[Collected data entries]
◆ ◆ ◆ ◆ ◆ ◆ ◆

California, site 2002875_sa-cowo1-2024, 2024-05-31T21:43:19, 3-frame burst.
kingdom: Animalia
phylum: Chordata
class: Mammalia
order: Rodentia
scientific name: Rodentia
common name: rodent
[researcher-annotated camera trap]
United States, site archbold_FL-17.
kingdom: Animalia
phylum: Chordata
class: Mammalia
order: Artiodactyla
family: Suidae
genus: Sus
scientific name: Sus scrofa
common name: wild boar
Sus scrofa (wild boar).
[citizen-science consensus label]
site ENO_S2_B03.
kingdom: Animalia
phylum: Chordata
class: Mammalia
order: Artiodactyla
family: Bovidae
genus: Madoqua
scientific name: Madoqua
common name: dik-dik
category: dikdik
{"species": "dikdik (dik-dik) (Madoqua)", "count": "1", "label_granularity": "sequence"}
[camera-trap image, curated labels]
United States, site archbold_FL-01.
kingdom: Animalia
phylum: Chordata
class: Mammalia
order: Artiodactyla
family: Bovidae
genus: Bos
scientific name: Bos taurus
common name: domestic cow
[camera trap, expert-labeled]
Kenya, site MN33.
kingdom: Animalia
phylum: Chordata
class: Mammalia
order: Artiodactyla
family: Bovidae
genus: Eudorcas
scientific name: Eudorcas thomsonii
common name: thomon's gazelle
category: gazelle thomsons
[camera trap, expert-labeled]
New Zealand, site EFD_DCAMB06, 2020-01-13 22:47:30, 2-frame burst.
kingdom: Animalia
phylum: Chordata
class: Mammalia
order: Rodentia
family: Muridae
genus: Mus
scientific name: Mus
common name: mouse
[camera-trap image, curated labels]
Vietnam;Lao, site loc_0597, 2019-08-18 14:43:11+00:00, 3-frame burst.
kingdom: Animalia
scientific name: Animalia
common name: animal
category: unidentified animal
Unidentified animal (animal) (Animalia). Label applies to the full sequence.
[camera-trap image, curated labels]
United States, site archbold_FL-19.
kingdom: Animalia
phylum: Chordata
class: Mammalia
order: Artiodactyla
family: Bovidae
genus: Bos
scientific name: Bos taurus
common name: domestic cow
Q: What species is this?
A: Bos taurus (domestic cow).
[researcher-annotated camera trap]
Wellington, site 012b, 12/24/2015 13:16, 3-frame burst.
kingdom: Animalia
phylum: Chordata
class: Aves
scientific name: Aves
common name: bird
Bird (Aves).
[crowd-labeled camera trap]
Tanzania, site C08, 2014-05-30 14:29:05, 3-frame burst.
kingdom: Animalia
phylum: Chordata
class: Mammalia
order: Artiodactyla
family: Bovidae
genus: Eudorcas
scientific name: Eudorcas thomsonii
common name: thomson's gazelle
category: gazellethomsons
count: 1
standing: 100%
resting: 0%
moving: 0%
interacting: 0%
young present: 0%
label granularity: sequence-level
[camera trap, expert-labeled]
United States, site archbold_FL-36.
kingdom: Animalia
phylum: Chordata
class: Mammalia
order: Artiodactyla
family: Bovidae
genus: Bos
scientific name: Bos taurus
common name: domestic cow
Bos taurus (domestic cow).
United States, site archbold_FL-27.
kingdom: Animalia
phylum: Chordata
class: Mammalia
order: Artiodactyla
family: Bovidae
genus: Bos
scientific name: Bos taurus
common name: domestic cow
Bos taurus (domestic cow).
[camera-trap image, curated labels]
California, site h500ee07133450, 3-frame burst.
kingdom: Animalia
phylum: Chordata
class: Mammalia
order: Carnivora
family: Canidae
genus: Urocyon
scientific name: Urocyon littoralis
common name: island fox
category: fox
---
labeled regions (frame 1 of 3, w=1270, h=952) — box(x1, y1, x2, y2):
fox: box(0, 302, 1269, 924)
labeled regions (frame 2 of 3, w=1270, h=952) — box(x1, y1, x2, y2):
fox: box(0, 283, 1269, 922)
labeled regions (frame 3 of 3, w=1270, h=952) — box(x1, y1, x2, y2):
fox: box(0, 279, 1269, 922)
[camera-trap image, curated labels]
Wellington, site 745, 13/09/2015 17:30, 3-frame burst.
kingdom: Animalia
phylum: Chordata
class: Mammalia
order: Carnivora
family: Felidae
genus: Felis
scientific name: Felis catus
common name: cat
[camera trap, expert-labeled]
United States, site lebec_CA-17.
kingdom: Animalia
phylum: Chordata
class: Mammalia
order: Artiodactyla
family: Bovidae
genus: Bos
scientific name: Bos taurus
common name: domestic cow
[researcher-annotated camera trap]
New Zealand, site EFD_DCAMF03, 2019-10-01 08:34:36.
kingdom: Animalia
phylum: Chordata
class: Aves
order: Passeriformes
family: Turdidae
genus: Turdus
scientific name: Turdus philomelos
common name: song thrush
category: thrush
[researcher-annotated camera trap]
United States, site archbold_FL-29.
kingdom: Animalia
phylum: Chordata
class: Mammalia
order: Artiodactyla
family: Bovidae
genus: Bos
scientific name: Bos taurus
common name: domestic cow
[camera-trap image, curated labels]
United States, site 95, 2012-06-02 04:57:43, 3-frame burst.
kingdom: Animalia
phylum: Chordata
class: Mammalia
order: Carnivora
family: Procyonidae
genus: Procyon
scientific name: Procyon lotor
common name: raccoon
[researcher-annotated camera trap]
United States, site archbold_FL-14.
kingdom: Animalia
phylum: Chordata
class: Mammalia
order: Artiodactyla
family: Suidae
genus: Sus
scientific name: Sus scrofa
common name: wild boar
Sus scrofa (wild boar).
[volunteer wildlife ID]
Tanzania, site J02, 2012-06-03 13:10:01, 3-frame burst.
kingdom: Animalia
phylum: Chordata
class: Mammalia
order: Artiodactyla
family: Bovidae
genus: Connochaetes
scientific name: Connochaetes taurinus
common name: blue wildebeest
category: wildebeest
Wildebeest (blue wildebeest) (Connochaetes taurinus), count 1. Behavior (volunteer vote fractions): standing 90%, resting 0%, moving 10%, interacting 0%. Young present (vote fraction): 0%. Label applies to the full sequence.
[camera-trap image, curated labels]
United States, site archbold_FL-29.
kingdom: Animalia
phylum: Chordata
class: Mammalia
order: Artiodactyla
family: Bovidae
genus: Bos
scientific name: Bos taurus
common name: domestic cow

◆ ◆ ◆ ◆ ◆ ◆ ◆

WHAT THE TASK ASKS:
Please give back all of the data exactly as it appears.

FINISHED TASK:
California, site 2002875_sa-cowo1-2024, 2024-05-31T21:43:19, 3-frame burst.
kingdom: Animalia
phylum: Chordata
class: Mammalia
order: Rodentia
scientific name: Rodentia
common name: rodent
[researcher-annotated camera trap]
United States, site archbold_FL-17.
kingdom: Animalia
phylum: Chordata
class: Mammalia
order: Artiodactyla
family: Suidae
genus: Sus
scientific name: Sus scrofa
common name: wild boar
Sus scrofa (wild boar).
[citizen-science consensus label]
site ENO_S2_B03.
kingdom: Animalia
phylum: Chordata
class: Mammalia
order: Artiodactyla
family: Bovidae
genus: Madoqua
scientific name: Madoqua
common name: dik-dik
category: dikdik
{"species": "dikdik (dik-dik) (Madoqua)", "count": "1", "label_granularity": "sequence"}
[camera-trap image, curated labels]
United States, site archbold_FL-01.
kingdom: Animalia
phylum: Chordata
class: Mammalia
order: Artiodactyla
family: Bovidae
genus: Bos
scientific name: Bos taurus
common name: domestic cow
[camera trap, expert-labeled]
Kenya, site MN33.
kingdom: Animalia
phylum: Chordata
class: Mammalia
order: Artiodactyla
family: Bovidae
genus: Eudorcas
scientific name: Eudorcas thomsonii
common name: thomon's gazelle
category: gazelle thomsons
[camera trap, expert-labeled]
New Zealand, site EFD_DCAMB06, 2020-01-13 22:47:30, 2-frame burst.
kingdom: Animalia
phylum: Chordata
class: Mammalia
order: Rodentia
family: Muridae
genus: Mus
scientific name: Mus
common name: mouse
[camera-trap image, curated labels]
Vietnam;Lao, site loc_0597, 2019-08-18 14:43:11+00:00, 3-frame burst.
kingdom: Animalia
scientific name: Animalia
common name: animal
category: unidentified animal
Unidentified animal (animal) (Animalia). Label applies to the full sequence.
[camera-trap image, curated labels]
United States, site archbold_FL-19.
kingdom: Animalia
phylum: Chordata
class: Mammalia
order: Artiodactyla
family: Bovidae
genus: Bos
scientific name: Bos taurus
common name: domestic cow
Q: What species is this?
A: Bos taurus (domestic cow).
[researcher-annotated camera trap]
Wellington, site 012b, 12/24/2015 13:16, 3-frame burst.
kingdom: Animalia
phylum: Chordata
class: Aves
scientific name: Aves
common name: bird
Bird (Aves).
[crowd-labeled camera trap]
Tanzania, site C08, 2014-05-30 14:29:05, 3-frame burst.
kingdom: Animalia
phylum: Chordata
class: Mammalia
order: Artiodactyla
family: Bovidae
genus: Eudorcas
scientific name: Eudorcas thomsonii
common name: thomson's gazelle
category: gazellethomsons
count: 1
standing: 100%
resting: 0%
moving: 0%
interacting: 0%
young present: 0%
label granularity: sequence-level
[camera trap, expert-labeled]
United States, site archbold_FL-36.
kingdom: Animalia
phylum: Chordata
class: Mammalia
order: Artiodactyla
family: Bovidae
genus: Bos
scientific name: Bos taurus
common name: domestic cow
Bos taurus (domestic cow).
United States, site archbold_FL-27.
kingdom: Animalia
phylum: Chordata
class: Mammalia
order: Artiodactyla
family: Bovidae
genus: Bos
scientific name: Bos taurus
common name: domestic cow
Bos taurus (domestic cow).
[camera-trap image, curated labels]
California, site h500ee07133450, 3-frame burst.
kingdom: Animalia
phylum: Chordata
class: Mammalia
order: Carnivora
family: Canidae
genus: Urocyon
scientific name: Urocyon littoralis
common name: island fox
category: fox
---
labeled regions (frame 1 of 3, w=1270, h=952) — box(x1, y1, x2, y2):
fox: box(0, 302, 1269, 924)
labeled regions (frame 2 of 3, w=1270, h=952) — box(x1, y1, x2, y2):
fox: box(0, 283, 1269, 922)
labeled regions (frame 3 of 3, w=1270, h=952) — box(x1, y1, x2, y2):
fox: box(0, 279, 1269, 922)
[camera-trap image, curated labels]
Wellington, site 745, 13/09/2015 17:30, 3-frame burst.
kingdom: Animalia
phylum: Chordata
class: Mammalia
order: Carnivora
family: Felidae
genus: Felis
scientific name: Felis catus
common name: cat
[camera trap, expert-labeled]
United States, site lebec_CA-17.
kingdom: Animalia
phylum: Chordata
class: Mammalia
order: Artiodactyla
family: Bovidae
genus: Bos
scientific name: Bos taurus
common name: domestic cow
[researcher-annotated camera trap]
New Zealand, site EFD_DCAMF03, 2019-10-01 08:34:36.
kingdom: Animalia
phylum: Chordata
class: Aves
order: Passeriformes
family: Turdidae
genus: Turdus
scientific name: Turdus philomelos
common name: song thrush
category: thrush
[researcher-annotated camera trap]
United States, site archbold_FL-29.
kingdom: Animalia
phylum: Chordata
class: Mammalia
order: Artiodactyla
family: Bovidae
genus: Bos
scientific name: Bos taurus
common name: domestic cow
[camera-trap image, curated labels]
United States, site 95, 2012-06-02 04:57:43, 3-frame burst.
kingdom: Animalia
phylum: Chordata
class: Mammalia
order: Carnivora
family: Procyonidae
genus: Procyon
scientific name: Procyon lotor
common name: raccoon
[researcher-annotated camera trap]
United States, site archbold_FL-14.
kingdom: Animalia
phylum: Chordata
class: Mammalia
order: Artiodactyla
family: Suidae
genus: Sus
scientific name: Sus scrofa
common name: wild boar
Sus scrofa (wild boar).
[volunteer wildlife ID]
Tanzania, site J02, 2012-06-03 13:10:01, 3-frame burst.
kingdom: Animalia
phylum: Chordata
class: Mammalia
order: Artiodactyla
family: Bovidae
genus: Connochaetes
scientific name: Connochaetes taurinus
common name: blue wildebeest
category: wildebeest
Wildebeest (blue wildebeest) (Connochaetes taurinus), count 1. Behavior (volunteer vote fractions): standing 90%, resting 0%, moving 10%, interacting 0%. Young present (vote fraction): 0%. Label applies to the full sequence.
[camera-trap image, curated labels]
United States, site archbold_FL-29.
kingdom: Animalia
phylum: Chordata
class: Mammalia
order: Artiodactyla
family: Bovidae
genus: Bos
scientific name: Bos taurus
common name: domestic cow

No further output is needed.